[Passage to read — start]
Together, these effects on anxiety and depression are the most well-established effects in the massage therapy research literature. They are especially important for us to understand not only for their own sake, but also because anxiety and depression exacerbate many other specific health problems. In other words, it is reasonable to theorize that quite a few specific health benefits associated with massage therapy may actually be ‘second-order’ effects that are a consequence of massage therapy’s ‘first-order’ effects on anxiety and depression. For all these reasons, the anxiety- and depression-reducing effects of massage therapy can form the basis of new testable theories that will guide future research and help to determine how, when, and for whom massage therapy works. ~ Dr. Christopher Moyer (1)

Consistent with Moyer’s interpretation, veterans and refugees alike report that massage therapy is effective for treating pain and sleep difficulties. It is highly plausible that these reported second-order effects not only reflect first-order improvements in their anxiety and depression, but they can serve as a bridge to making science-based psychological treatments (such as cognitive behavioral therapy) directly targeted at anxiety and depression—a more acceptable alternative for consideration than they first appear to the client. Being part of a health care team at a major medical center makes responsibility, communication, and treatment modifications like these much easier than does the relative isolation of private practice, compounded by an outsider status.

Massage Therapy as Part of a Health Care Team

Massage therapy needs to be ready to commit to being part of an entire patient-centered professional healthcare team to be able to serve this population better. This commitment means accepting mainstream health care professional ethical values and knowledge. It means committing to remain within our scope of practice, even if we feel like we understand psychology. It means working with a team, and with supervision, to ensure the safety of vulnerable and at-risk patients.

It means accepting reality because our clients do not have the luxury of rejecting that reality, and we stand with them in facing it. For the client whose story began this article, reality meant mixed results. My team and I did not completely relieve his insomnia, but we were able to co-create a massage routine that reliably provided him four to five nights of quality sleep between our weekly appointments. He was satisfied with those results, and we continued them for several years.
[Passage to read — finish]
[Data records — start]
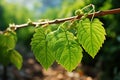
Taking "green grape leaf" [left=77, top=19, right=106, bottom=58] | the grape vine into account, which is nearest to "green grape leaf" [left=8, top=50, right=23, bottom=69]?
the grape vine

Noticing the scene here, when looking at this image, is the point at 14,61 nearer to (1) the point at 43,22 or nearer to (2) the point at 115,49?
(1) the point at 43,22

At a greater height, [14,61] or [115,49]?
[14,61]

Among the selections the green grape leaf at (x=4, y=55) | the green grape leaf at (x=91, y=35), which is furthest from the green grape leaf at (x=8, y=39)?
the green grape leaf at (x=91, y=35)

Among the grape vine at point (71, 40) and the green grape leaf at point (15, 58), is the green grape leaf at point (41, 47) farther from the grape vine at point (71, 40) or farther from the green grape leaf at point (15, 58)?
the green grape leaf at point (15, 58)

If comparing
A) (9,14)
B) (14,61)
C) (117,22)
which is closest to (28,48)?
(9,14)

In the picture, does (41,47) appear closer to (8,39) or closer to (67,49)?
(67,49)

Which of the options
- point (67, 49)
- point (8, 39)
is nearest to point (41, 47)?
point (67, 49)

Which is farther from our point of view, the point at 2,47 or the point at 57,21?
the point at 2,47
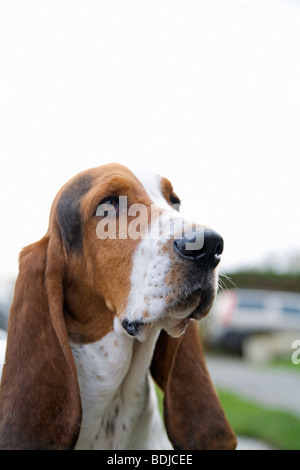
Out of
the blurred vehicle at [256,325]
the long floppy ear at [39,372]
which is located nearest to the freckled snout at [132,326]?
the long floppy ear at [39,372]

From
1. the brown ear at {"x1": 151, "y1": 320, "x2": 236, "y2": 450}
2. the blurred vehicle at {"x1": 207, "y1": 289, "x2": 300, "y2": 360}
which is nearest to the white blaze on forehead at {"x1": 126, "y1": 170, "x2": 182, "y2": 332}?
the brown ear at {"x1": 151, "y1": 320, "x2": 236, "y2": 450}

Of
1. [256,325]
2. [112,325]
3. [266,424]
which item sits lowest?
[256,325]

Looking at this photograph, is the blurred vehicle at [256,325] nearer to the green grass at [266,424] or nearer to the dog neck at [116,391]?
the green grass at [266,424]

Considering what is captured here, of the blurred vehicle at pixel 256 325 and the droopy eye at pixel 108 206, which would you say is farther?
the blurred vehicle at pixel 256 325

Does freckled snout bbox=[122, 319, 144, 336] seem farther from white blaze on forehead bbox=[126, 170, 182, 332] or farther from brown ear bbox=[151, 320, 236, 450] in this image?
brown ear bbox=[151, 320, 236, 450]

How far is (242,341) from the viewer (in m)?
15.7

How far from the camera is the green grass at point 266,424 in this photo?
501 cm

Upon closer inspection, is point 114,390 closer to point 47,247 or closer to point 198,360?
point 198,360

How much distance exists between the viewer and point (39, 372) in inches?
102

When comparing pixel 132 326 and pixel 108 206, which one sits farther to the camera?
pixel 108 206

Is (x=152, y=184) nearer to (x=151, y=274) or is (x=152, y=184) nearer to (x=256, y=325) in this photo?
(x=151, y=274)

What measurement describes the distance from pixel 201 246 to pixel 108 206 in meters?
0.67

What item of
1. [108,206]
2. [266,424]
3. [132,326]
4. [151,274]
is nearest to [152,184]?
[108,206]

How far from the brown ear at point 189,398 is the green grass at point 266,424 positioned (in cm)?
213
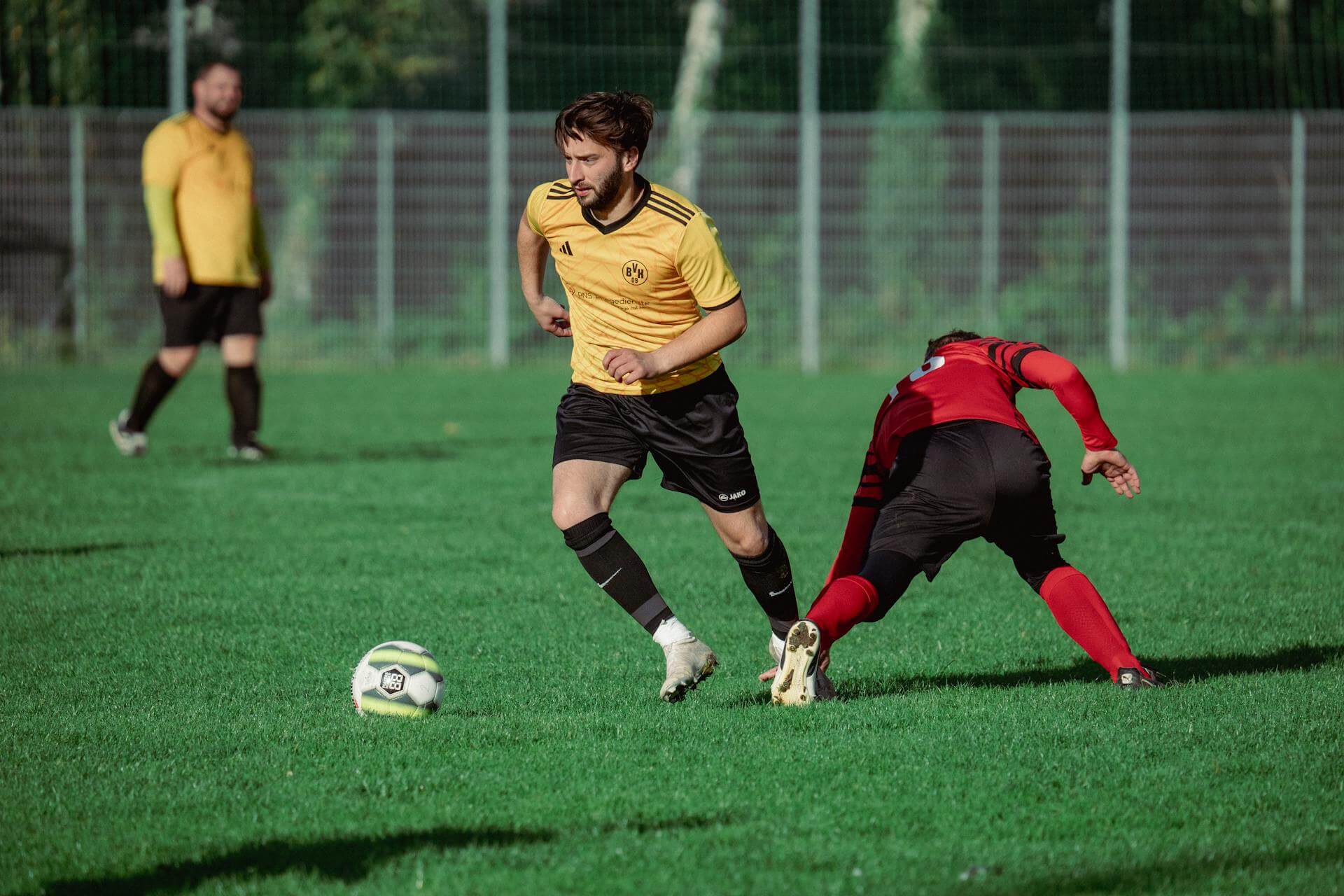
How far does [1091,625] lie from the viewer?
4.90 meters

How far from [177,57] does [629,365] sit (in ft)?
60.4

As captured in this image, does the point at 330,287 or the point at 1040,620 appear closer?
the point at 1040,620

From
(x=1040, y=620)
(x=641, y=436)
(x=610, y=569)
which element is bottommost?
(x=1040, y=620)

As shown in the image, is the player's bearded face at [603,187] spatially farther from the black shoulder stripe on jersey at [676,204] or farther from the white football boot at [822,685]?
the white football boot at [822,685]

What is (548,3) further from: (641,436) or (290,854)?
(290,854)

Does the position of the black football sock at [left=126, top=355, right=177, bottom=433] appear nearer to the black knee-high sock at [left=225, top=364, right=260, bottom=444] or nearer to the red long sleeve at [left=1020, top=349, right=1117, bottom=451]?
[Data records — finish]
** Aim of the exercise **
Write the next part of the massage therapy article, starting right after its last sentence.

** Exercise output **
Right now, even if we were willing as a group to make that commitment, we are not adequately prepared to do so. Unlike the members of the current professional health care team, we do not even have an undergraduate level preparation for practice, much less the graduate-level education and discernment that they bring to the treatment encounter. Our curriculum does not prepare us for the reality of practice among clients with complex and multifactorial conditions, such as medically-unexplained physical pain compounded by anxiety and depression, and further complicated by low socioeconomic status and readjustment difficulties.

We have to replace those outdated concepts about how our body and mind work with the understanding of biopsychosocial issues to provide service to clients living with complex and pervasive conditions. Knowing Levy’s distinction between hypercognized and hypocognized emotions, for example, prepares us far better to provide effective massage for someone from a refugee or military culture than belief in a non-existent human energy field ever will.

We have a great deal of preparation and hard work ahead of us if we want to faithfully serve these clients. If we are willing to commit to that mission, then we also have much to offer to them and to their quality of everyday life.

Taking Moyer’s challenge to actively develop an “affective massage therapy” discipline opens up a world of possibility for the development of our profession through a better understanding and application of massage therapy’s real-life mechanisms. This improves the health and well-being of all of our clients by addressing underlying conditions that complicate the physical experience of suffering.

Reference

1. Moyer C. Affective Massage Therapy. Int J Ther Massage Bodywork. 2008; 1(2): 3–5.